Poetry

January 11, 2016 Poetry , POETRY / FICTION

By

Ogana D. Okpah

 

 

LOST

 

 

Belt to wrist,

Is mocking bird catapulting

For a nuptial flight

Bat improvising, through night

Windows. Doors shut.

The dung, wall the goather

music stops- eulogy

Kicking sounds away days

Veiled to the chest like egyptian mummies.
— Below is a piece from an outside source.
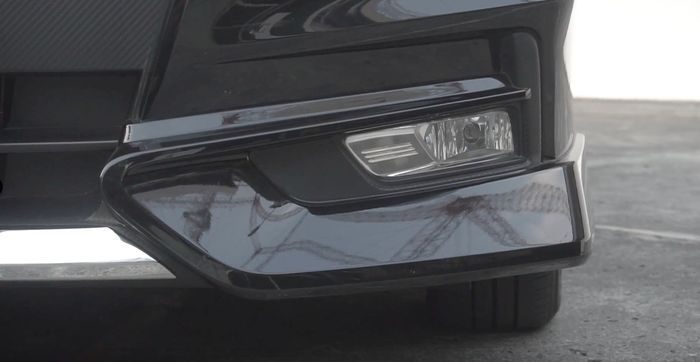 Spoiler Nissan Serena harganya Rp 4,7 jutaan sepasang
We are lost, Scattered in flght

Like the edge of two river banks

That do not meet, but hear the

Bubbling waters roar still.

Blue birds, we are flying the dried air

 

With a grandfather clock,

Lock to time. Dumb sound improvise

The aorta of a colourless sky.

This takes back happy memories

Into a wild fauna habitat

It stakes into my trousers

Veined with the open hand.

 

 

 

 

 

 

HELMINTHS

 

 

As helminth, at tapering end,

We are use to a mulched earth.

The land lord, nail saw accross trees.

This might not yet be his work,

The roof is keen to tree barks

Each trunk cut, heaves to a dead rock.

 

Eating salmons in a marsh

From an empty pot, we dip

our hands in clay dreams

Down the city walk, we are

grapeseeded in a country drowsiness

Cut in stiffle shells

 

We had clap at the river birds

all night, with the raffia of the heart

Angling at a straight line. Indeed,

Teeth bites tongue

Flesh pricks bones

yet, death seeks our own?

 

 

 

 

 

 

Ogana D. Okpah

Ogana D. Okpah is a Nigerian, an undergraduate of Plant Science and Biotechnology. His works have appeared in Asvamegh journal, Africanwriter.com, The Rising Phoenix Review and a few others.